Find the line containing "[camera-trap image, curated labels]" in the records below. Copy exactly that line and each one after it, ending at the line containing "common name: mule deer", and nothing more.

■ ■ ■ ■ ■ ■ ■

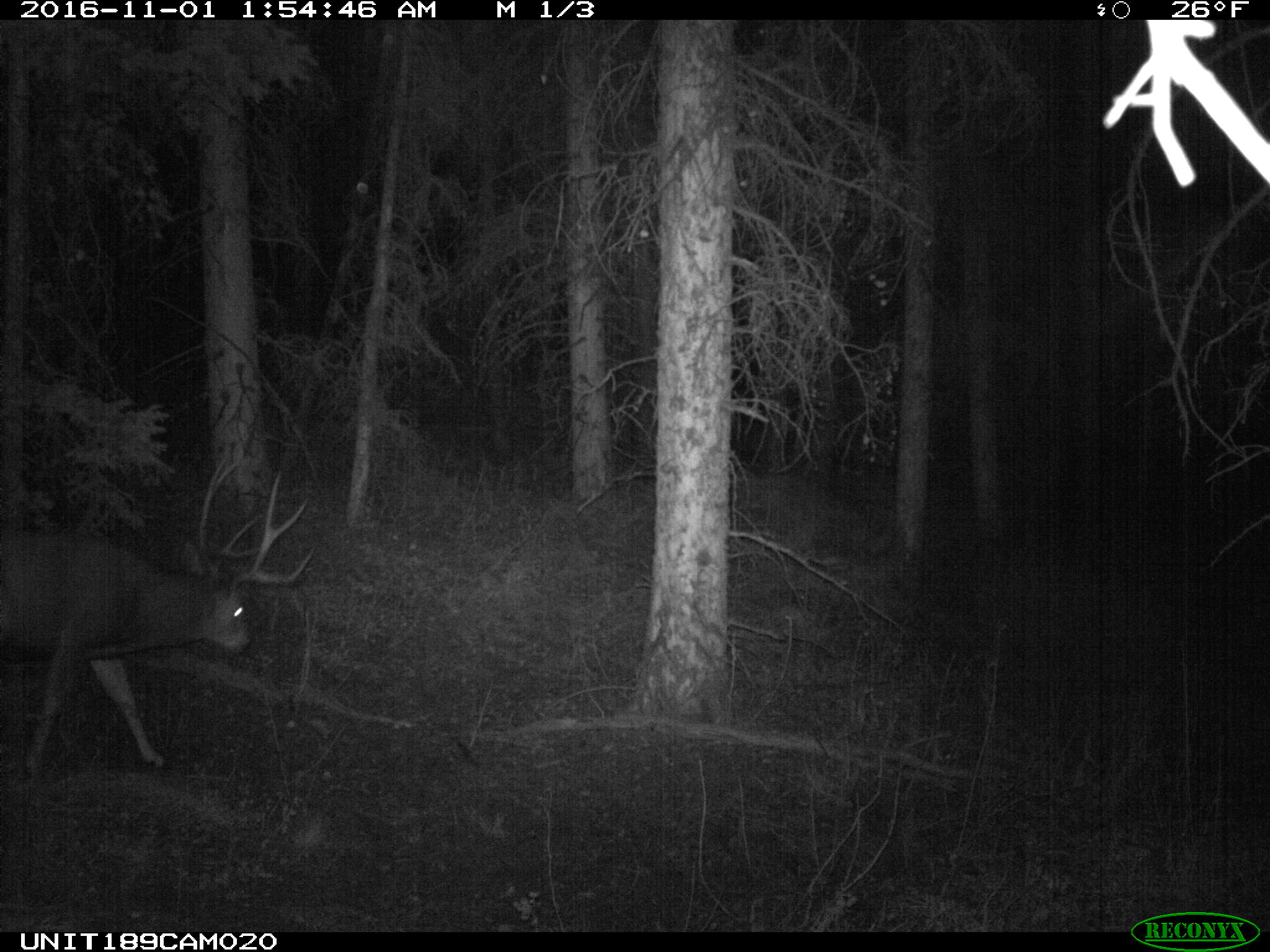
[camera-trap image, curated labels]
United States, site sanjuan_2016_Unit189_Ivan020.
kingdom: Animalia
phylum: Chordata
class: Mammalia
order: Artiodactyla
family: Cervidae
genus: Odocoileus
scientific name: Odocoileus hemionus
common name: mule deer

■ ■ ■ ■ ■ ■ ■

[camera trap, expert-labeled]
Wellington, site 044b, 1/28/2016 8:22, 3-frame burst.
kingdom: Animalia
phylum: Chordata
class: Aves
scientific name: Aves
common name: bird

■ ■ ■ ■ ■ ■ ■

▶ **Output of the exercise**
[camera-trap image, curated labels]
United States, site sanjuan_2016_Unit189_Ivan020.
kingdom: Animalia
phylum: Chordata
class: Mammalia
order: Artiodactyla
family: Cervidae
genus: Odocoileus
scientific name: Odocoileus hemionus
common name: mule deer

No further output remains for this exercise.